-- DESCRIPTION OF THE TASK --
Find the line containing "What is the extent". Retype it and every line after it through the end of the entries, exactly as written, with nothing added.

-- DATA --
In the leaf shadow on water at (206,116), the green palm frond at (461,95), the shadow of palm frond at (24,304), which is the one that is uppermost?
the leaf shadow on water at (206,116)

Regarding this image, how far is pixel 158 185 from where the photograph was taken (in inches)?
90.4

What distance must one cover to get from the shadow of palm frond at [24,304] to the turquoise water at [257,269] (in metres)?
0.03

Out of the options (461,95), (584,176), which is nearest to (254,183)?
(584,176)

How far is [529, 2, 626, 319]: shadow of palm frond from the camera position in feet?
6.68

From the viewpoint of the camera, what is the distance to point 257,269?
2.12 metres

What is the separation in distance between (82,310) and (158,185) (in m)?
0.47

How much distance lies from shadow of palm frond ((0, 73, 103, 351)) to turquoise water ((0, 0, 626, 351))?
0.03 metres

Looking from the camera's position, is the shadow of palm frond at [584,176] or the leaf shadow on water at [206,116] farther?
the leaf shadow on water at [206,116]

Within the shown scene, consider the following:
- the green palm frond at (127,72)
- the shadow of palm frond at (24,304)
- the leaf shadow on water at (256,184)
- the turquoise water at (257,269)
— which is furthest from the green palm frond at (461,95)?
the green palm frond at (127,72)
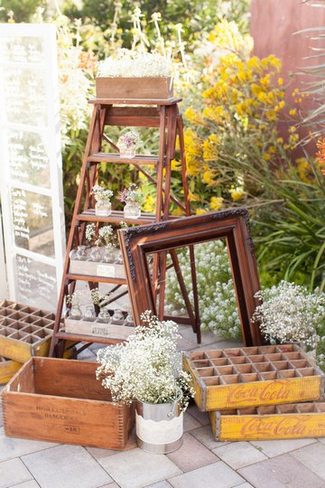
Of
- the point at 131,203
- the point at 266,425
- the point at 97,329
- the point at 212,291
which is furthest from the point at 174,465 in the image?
the point at 212,291

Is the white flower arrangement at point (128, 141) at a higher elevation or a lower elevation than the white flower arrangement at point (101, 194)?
higher

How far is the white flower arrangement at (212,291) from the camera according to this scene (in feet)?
14.5

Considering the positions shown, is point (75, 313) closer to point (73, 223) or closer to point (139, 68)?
point (73, 223)

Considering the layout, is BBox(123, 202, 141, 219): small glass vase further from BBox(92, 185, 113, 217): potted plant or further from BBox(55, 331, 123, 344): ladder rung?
BBox(55, 331, 123, 344): ladder rung

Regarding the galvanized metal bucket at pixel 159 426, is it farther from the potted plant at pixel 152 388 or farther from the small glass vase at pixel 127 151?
the small glass vase at pixel 127 151

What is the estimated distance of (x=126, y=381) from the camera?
310cm

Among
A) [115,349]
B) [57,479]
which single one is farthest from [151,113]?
[57,479]

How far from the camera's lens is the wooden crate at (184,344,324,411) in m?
3.27

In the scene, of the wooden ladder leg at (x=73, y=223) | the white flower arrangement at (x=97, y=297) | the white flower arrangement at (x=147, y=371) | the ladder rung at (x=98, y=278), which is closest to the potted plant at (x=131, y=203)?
the wooden ladder leg at (x=73, y=223)

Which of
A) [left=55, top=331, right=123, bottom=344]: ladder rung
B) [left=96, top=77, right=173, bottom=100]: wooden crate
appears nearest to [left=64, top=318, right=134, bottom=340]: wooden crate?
[left=55, top=331, right=123, bottom=344]: ladder rung

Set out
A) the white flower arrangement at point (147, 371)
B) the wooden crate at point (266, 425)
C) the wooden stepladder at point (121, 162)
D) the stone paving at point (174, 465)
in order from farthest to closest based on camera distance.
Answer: the wooden stepladder at point (121, 162) < the wooden crate at point (266, 425) < the white flower arrangement at point (147, 371) < the stone paving at point (174, 465)

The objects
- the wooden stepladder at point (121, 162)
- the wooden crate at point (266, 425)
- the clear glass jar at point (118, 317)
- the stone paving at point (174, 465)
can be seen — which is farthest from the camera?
the clear glass jar at point (118, 317)

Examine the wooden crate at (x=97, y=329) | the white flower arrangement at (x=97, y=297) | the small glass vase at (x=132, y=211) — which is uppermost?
the small glass vase at (x=132, y=211)

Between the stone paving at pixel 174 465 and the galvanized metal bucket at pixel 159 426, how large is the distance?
0.04 metres
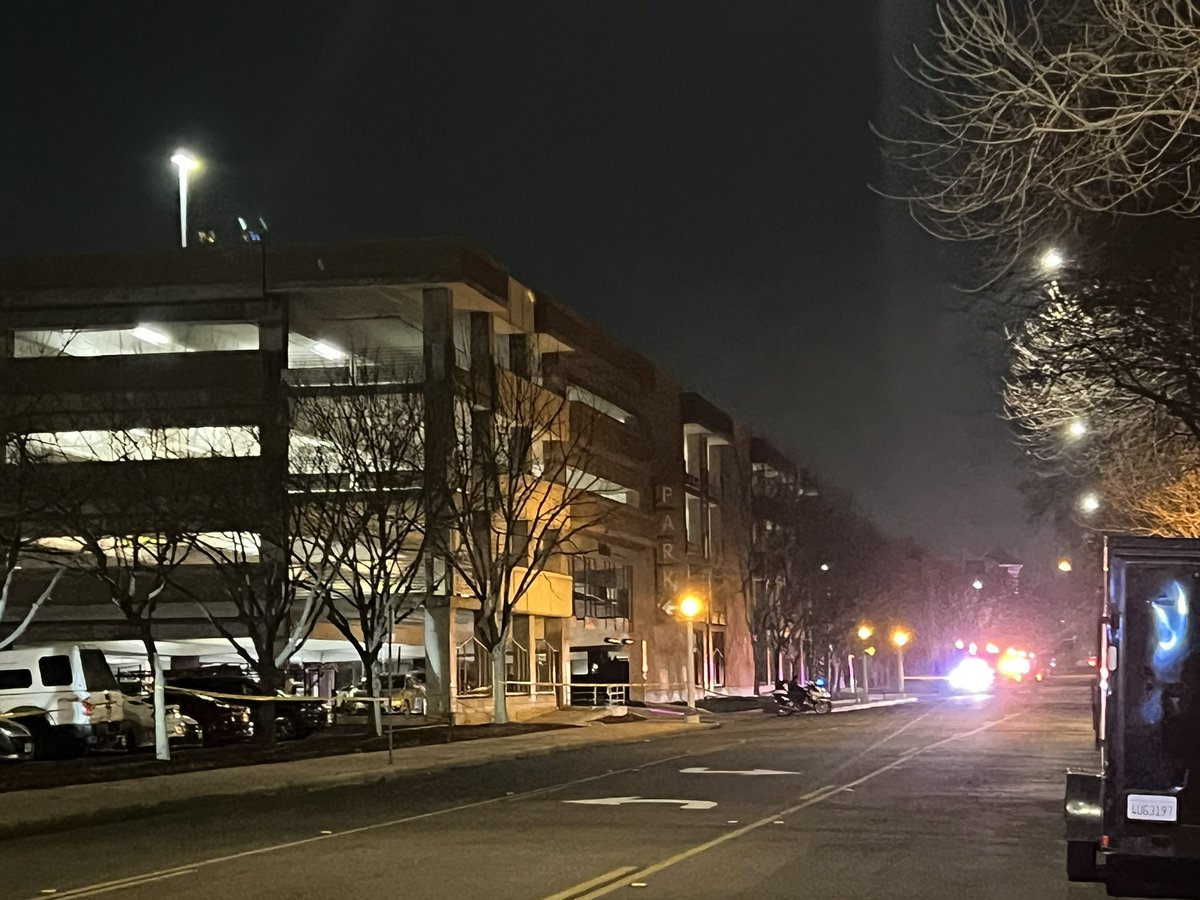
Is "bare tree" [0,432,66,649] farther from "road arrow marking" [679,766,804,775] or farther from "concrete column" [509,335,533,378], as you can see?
"concrete column" [509,335,533,378]

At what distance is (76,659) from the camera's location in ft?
98.5

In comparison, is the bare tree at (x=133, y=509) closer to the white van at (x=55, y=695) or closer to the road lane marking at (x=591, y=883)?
the white van at (x=55, y=695)

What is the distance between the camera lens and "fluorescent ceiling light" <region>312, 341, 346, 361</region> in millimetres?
54594

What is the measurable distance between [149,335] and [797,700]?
85.6ft

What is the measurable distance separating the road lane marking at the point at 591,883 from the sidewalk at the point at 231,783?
26.8 feet

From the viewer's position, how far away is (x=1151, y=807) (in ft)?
33.3

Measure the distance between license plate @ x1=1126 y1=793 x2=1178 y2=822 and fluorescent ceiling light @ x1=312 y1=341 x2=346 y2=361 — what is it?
46359 mm

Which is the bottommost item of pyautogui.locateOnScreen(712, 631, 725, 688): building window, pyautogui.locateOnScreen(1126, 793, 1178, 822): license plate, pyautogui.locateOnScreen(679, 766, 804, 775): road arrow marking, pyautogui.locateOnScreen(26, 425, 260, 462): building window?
pyautogui.locateOnScreen(712, 631, 725, 688): building window

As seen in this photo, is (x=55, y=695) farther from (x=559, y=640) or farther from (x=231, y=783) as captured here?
(x=559, y=640)

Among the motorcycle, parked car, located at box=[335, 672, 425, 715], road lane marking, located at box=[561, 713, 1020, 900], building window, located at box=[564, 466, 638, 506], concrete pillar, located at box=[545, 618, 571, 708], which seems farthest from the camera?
building window, located at box=[564, 466, 638, 506]

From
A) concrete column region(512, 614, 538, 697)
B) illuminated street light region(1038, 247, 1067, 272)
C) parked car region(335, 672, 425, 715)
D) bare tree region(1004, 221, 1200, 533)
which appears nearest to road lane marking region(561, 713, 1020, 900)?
bare tree region(1004, 221, 1200, 533)

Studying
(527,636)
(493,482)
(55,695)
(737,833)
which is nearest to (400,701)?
(527,636)

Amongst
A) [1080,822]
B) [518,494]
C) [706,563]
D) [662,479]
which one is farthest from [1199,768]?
[706,563]

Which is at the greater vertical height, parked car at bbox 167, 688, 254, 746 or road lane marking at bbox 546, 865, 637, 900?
road lane marking at bbox 546, 865, 637, 900
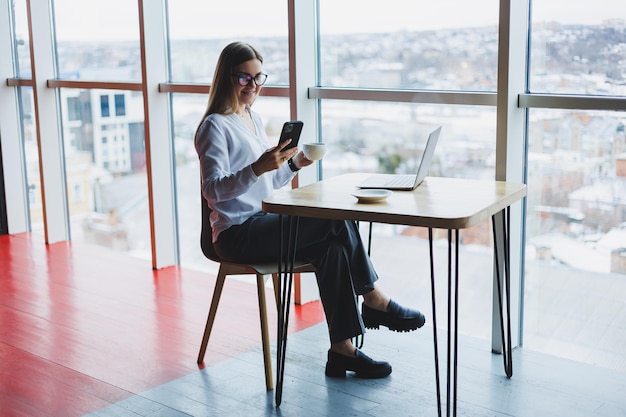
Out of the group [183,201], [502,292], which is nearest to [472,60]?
[502,292]

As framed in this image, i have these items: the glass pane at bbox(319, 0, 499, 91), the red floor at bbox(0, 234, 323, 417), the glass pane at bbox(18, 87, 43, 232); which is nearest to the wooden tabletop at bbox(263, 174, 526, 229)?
the glass pane at bbox(319, 0, 499, 91)

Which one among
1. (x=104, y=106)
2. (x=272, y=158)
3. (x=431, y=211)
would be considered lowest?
(x=431, y=211)

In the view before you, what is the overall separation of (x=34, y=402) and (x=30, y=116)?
3089 millimetres

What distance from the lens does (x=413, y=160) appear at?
3.38 m

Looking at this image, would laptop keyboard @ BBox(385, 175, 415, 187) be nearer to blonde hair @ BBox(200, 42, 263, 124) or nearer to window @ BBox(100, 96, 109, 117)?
blonde hair @ BBox(200, 42, 263, 124)

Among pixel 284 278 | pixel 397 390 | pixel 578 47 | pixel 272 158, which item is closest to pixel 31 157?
pixel 272 158

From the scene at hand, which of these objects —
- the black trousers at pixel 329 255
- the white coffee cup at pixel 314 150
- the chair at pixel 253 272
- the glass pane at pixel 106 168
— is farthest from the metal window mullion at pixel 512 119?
the glass pane at pixel 106 168

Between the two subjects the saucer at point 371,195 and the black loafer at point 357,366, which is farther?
the black loafer at point 357,366

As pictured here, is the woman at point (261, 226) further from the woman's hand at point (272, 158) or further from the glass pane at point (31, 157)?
the glass pane at point (31, 157)

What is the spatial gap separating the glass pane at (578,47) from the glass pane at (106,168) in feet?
7.84

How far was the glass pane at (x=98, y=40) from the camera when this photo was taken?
14.8 feet

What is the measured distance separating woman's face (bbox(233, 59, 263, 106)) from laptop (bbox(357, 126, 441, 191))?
0.51 metres

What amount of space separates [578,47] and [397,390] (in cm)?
134

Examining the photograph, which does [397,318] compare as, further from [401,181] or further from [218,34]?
[218,34]
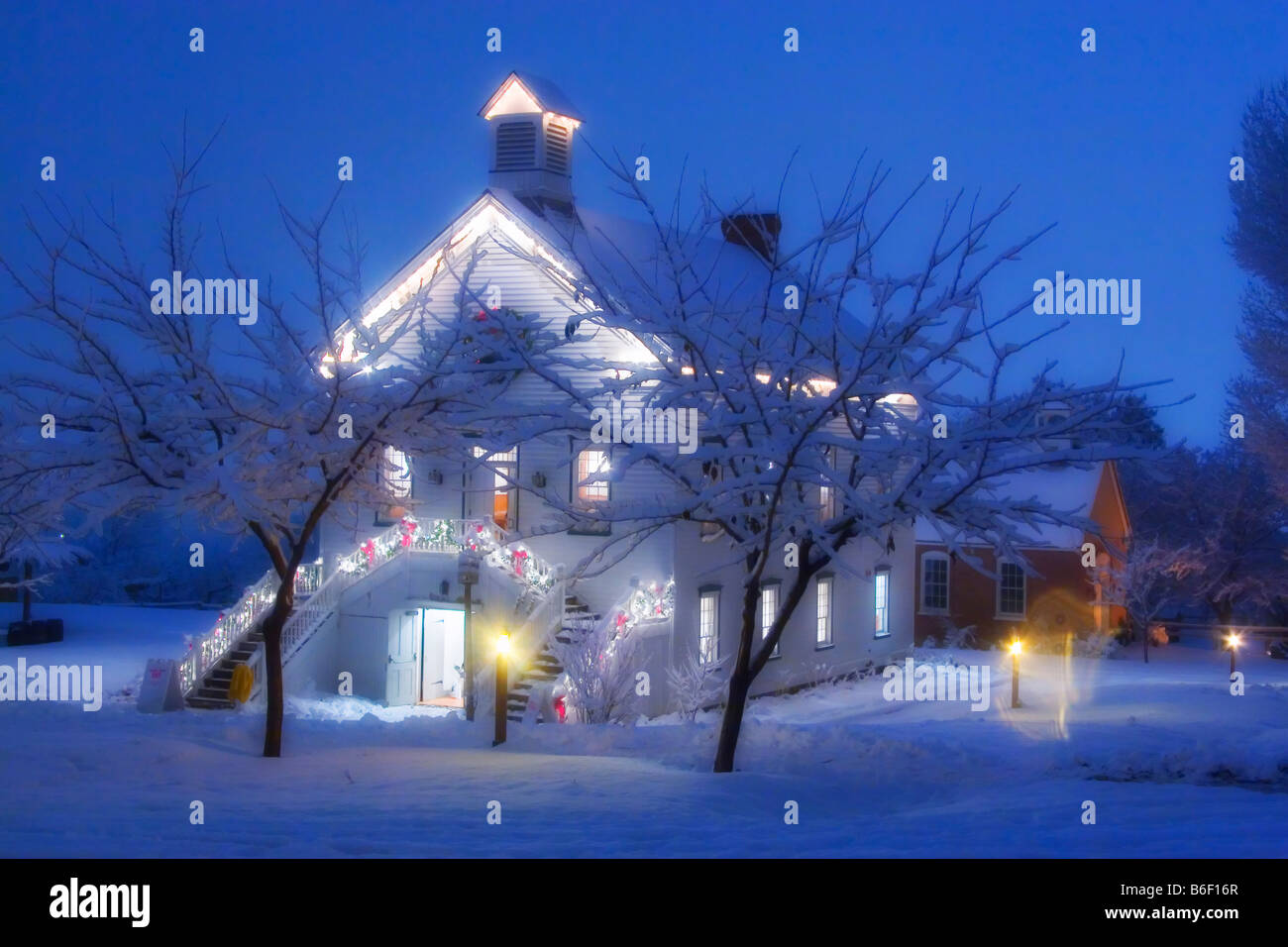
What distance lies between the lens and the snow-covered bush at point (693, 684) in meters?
19.5

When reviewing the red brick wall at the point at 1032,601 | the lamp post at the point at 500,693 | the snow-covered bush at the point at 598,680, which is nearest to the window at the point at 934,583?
the red brick wall at the point at 1032,601

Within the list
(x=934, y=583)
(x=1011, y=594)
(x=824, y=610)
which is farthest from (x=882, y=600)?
(x=1011, y=594)

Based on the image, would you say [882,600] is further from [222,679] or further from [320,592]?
[222,679]

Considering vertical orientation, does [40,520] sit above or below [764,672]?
above

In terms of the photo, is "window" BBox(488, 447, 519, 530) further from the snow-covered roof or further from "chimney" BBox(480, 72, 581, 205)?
the snow-covered roof

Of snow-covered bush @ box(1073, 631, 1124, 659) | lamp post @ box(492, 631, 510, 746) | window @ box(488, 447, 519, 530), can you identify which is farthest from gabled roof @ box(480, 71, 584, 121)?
snow-covered bush @ box(1073, 631, 1124, 659)

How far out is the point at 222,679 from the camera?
21156 mm

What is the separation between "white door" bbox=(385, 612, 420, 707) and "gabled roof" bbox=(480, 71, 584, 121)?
11381 mm

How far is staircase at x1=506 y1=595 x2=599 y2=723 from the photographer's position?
18828mm

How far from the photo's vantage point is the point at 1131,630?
40.2 meters

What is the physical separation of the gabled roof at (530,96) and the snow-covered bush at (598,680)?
12.6m

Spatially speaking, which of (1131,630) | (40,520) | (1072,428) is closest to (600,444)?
(1072,428)

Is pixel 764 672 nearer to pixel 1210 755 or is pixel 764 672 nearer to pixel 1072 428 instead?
pixel 1210 755
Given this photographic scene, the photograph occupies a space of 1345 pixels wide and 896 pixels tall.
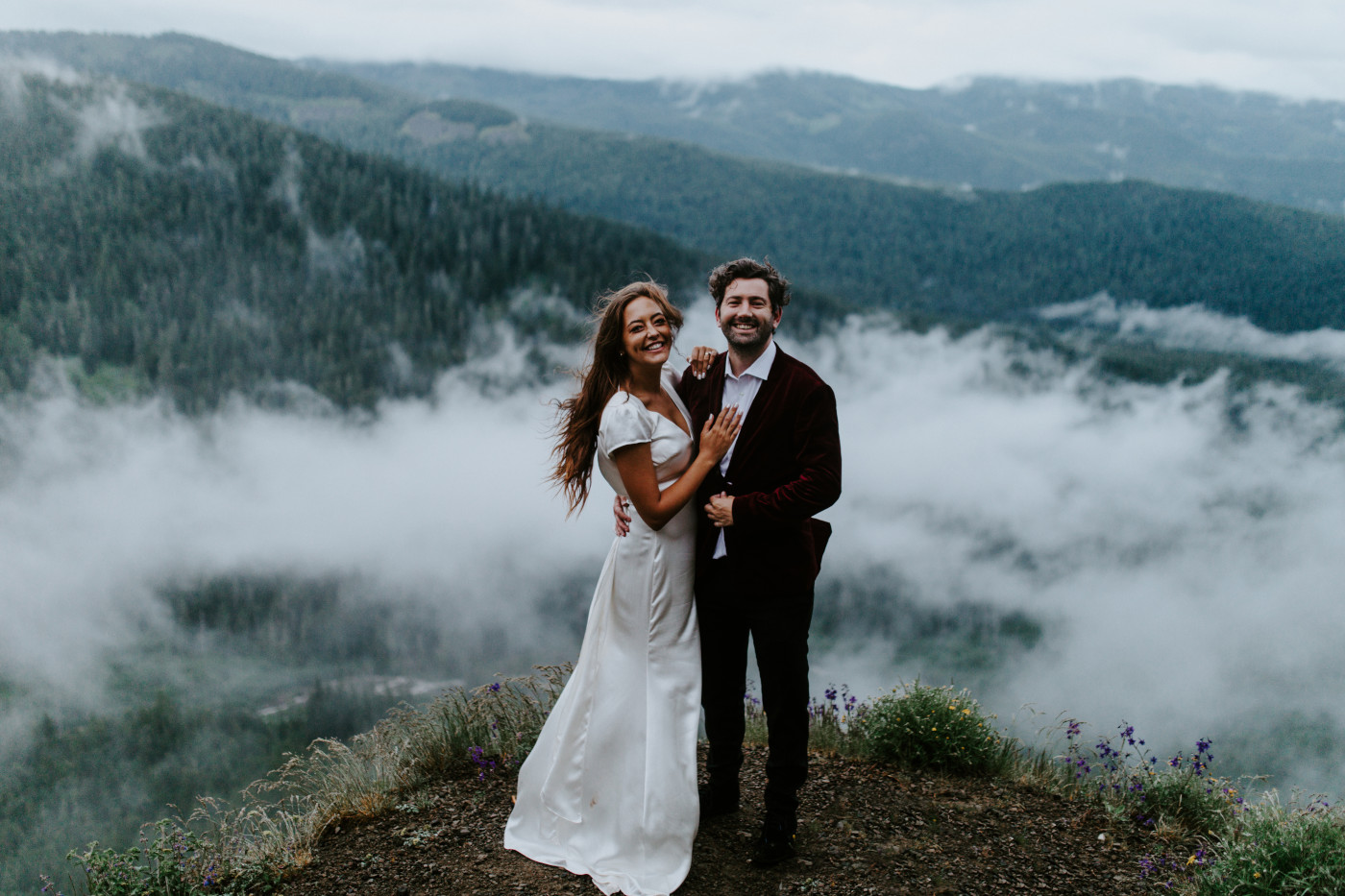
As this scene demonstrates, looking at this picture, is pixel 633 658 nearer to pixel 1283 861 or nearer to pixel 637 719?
pixel 637 719

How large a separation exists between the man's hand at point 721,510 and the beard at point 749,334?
2.37ft

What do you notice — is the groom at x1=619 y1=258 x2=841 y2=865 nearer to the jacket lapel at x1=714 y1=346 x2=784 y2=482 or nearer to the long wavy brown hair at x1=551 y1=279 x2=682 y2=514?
the jacket lapel at x1=714 y1=346 x2=784 y2=482

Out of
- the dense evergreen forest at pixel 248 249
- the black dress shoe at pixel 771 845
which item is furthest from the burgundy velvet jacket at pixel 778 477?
the dense evergreen forest at pixel 248 249

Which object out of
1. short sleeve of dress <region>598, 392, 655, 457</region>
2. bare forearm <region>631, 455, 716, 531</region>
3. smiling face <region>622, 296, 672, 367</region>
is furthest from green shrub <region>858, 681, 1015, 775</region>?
smiling face <region>622, 296, 672, 367</region>

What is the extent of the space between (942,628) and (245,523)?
432 ft

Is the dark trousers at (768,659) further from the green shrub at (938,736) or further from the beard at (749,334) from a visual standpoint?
the green shrub at (938,736)

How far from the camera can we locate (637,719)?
4.34 m

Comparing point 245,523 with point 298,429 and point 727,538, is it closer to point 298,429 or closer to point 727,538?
point 298,429

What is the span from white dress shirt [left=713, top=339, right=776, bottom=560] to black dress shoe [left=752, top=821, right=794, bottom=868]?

-- COMPLETE OUTPUT --
What is the extent of the space between (942,628) and (245,523)?
432 ft

Is the dark trousers at (768,659) further from the green shrub at (938,736) or further from the beard at (749,334) from a visual standpoint?
the green shrub at (938,736)

How far from the camera can we locate (637,719)?
4.34 m

Comparing point 245,523 with point 298,429 and point 727,538, is it closer to point 298,429 or closer to point 727,538?
point 298,429

What is the span from white dress shirt [left=713, top=339, right=776, bottom=560] to black dress shoe [left=752, top=821, right=794, bottom=868]?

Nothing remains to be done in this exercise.